A Itália saiu das eleições parlamentares simetricamente dividida entre a esquerda e a direita, repetindo o que aconteceu na Alemanha em setembro do ano passado. Na mais acirrada disputa eleitoral desde a implantação da República, em 1946, a coalizão de centro-esquerda L’Unione (A União), liderada por Romano Prodi, venceu a Casa delle Libertà (Casa das Liberdades), de centro-direita, do atual primeiro-ministro Silvio Berlusconi. A vitória se deu pela ínfima margem de 0,1 ponto porcentual. Cerca de 83% dos eleitores compareceram às urnas, um índice muito elevado num país onde o voto não é obrigatório. No Senado, o fiel da balança foram os oriundi, cidadãos de ascendência italiana que adquiriram cidadania, mas residem no exterior, como no Brasil, e que votaram pela primeira vez: quatro dos seis senadores eleitos pelos filhos e netos de emigrantes são partidários de Prodi.

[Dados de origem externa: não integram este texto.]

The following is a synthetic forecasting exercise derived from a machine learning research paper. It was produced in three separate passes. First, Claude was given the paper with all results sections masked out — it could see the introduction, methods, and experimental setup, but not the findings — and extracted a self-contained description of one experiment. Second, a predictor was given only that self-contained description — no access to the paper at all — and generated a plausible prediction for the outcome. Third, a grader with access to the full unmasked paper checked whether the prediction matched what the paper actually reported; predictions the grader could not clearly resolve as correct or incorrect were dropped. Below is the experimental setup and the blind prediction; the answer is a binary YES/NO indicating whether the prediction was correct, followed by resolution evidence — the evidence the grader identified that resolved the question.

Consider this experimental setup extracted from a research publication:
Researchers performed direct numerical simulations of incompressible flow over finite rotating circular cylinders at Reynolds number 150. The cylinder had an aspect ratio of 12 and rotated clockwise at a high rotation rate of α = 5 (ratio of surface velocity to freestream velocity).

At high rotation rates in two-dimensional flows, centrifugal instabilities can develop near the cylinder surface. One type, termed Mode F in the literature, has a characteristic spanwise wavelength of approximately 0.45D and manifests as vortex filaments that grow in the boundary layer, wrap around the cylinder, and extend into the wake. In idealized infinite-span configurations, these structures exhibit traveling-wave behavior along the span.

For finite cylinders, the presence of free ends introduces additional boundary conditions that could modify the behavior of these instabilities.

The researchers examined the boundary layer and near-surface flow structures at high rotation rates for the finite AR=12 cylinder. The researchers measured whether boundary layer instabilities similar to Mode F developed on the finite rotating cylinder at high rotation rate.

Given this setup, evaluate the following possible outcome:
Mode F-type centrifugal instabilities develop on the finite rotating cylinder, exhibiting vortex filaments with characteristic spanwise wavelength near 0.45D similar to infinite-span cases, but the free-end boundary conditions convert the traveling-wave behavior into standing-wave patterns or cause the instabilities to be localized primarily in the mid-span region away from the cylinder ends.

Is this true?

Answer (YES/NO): NO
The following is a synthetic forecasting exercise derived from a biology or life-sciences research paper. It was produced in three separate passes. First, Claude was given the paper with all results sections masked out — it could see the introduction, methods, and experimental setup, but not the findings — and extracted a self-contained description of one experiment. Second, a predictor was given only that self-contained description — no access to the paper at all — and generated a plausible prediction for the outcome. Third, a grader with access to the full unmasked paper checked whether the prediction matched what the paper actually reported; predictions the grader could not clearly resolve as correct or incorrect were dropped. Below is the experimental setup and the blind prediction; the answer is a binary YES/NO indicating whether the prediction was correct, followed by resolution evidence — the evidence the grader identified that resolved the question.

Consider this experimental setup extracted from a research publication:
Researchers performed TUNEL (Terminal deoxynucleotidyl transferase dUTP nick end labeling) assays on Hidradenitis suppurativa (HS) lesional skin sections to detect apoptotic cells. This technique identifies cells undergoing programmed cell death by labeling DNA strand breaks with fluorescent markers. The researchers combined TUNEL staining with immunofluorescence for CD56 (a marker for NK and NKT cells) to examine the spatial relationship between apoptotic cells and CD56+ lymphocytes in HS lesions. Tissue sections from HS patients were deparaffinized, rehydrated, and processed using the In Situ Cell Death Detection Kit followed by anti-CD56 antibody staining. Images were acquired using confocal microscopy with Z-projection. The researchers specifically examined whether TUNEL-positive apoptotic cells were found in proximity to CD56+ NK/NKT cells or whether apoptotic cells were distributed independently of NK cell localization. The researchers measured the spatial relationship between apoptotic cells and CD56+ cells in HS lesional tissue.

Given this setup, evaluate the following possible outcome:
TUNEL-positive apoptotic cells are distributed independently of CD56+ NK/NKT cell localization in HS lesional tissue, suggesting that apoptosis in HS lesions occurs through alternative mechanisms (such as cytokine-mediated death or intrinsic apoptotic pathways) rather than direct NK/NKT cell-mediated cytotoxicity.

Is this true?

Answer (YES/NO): NO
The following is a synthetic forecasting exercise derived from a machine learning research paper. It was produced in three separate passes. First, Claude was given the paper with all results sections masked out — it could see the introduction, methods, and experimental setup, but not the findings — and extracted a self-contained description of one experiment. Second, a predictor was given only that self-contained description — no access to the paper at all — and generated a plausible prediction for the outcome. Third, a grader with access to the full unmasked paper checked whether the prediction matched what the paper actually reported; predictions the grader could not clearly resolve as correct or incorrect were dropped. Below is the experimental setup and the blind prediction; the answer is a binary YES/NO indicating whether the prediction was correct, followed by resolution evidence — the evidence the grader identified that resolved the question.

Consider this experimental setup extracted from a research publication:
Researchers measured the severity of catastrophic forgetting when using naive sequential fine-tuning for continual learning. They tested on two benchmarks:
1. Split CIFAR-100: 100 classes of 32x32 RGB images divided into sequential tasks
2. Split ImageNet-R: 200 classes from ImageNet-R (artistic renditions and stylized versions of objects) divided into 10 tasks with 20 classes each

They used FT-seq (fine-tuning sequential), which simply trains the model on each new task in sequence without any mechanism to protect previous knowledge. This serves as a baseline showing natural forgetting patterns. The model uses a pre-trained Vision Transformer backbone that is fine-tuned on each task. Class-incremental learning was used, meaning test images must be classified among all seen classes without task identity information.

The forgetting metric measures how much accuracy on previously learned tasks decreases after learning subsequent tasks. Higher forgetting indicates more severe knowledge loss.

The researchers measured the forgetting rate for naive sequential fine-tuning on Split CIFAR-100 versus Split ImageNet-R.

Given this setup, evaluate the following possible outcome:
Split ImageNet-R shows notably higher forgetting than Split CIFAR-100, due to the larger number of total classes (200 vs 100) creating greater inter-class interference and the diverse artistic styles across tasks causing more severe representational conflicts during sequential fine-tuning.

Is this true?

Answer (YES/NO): NO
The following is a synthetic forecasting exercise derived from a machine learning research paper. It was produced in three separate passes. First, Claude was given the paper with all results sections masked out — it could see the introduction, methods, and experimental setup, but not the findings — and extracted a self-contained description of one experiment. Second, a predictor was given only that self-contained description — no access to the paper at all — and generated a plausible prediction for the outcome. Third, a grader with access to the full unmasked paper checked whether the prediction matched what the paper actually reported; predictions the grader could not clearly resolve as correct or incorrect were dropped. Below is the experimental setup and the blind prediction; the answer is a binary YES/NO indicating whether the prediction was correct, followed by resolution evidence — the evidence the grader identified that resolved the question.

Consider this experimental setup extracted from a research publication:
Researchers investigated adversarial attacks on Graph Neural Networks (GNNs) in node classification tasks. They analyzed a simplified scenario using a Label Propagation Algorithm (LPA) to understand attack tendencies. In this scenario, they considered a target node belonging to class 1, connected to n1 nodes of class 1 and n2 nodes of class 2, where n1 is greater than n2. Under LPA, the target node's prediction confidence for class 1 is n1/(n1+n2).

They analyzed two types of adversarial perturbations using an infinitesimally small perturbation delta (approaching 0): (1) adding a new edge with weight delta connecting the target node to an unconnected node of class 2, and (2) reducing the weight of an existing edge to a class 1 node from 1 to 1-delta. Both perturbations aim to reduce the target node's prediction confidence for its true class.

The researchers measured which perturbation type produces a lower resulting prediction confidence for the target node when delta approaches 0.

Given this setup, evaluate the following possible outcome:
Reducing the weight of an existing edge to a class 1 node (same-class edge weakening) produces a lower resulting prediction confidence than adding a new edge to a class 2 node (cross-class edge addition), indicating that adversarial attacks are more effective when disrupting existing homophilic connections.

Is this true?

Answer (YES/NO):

Il professore, como Prodi é conhecido, é o oposto do errático e bufão Berlusconi. Sem ser brilhante ou carismático, esse acadêmico e jornalista de 67 anos é comedido e tem uma reputação inatacável. Ele é católico, casado e tem dois filhos. Formado pela London School of Economics (com passagem por Harvard), Prodi é egresso do setor progressista da Democracia Cristã, partido centrista que governou a Itália quase ininterruptamente entre 1946 e 1990. Chefiou o primeiro governo de esquerda da Itália do pós-guerra (1996-1998) e presidiu a Comissão Européia. Atualmente, Prodi se tornou a principal estrela da esquerda italiana.

O governo que Prodi vai liderar tomará posse em maio, depois que o Parlamento eleger o sucessor do presidente Carlo Azeglio Ciampi. Até lá, il professore terá de formar o seu gabinete administrando o saco de gatos que é a sua coalizão, formada por ex-comunistas, comunistas ortodoxos, liberais, verdes e independentes. Além disso, com o frágil equilíbrio parlamentar conquistado, não será fácil enfrentar os enormes desafios que tem pela frente. O milionário Berlusconi foi eleito em 2001 prometendo aplicar ao país a fórmula de sucesso com que geriu as suas empresas. Mas, apesar de ter feito o mais longevo e estável governo do pós-guerra, revelou-se um completo fiasco para modernizar o paquidérmico Estado italiano. O resultado é uma economia estagnada nos últimos anos: o crescimento do PIB italiano foi zero em 2005, o déficit orçamentário está além dos padrões estabelecidos pela União Européia e o nível de desemprego é muito alto (8%). Prodi promete estimular a criação de empregos reduzindo custos trabalhistas e contendo o déficit orçamentário, mas isso poderá jogá-lo contra setores mais à esquerda da União. Há mais consenso no plano externo, onde todos concordam que é preciso resgatar o prestígio do país no exterior, abalado por uma política externa excessivamente a favor do modelo que o presidente dos EUA, George W. Bush, imprime ao seu país. Uma das primeiras medidas do novo governo será a retirada de tropas italianas do Iraque. E, de olho nos oriundi que lhe garantiram a vitória, Prodi promete aprofundar as relações com a América Latina, que ele definiu como “continente esquecido” pela política externa italiana.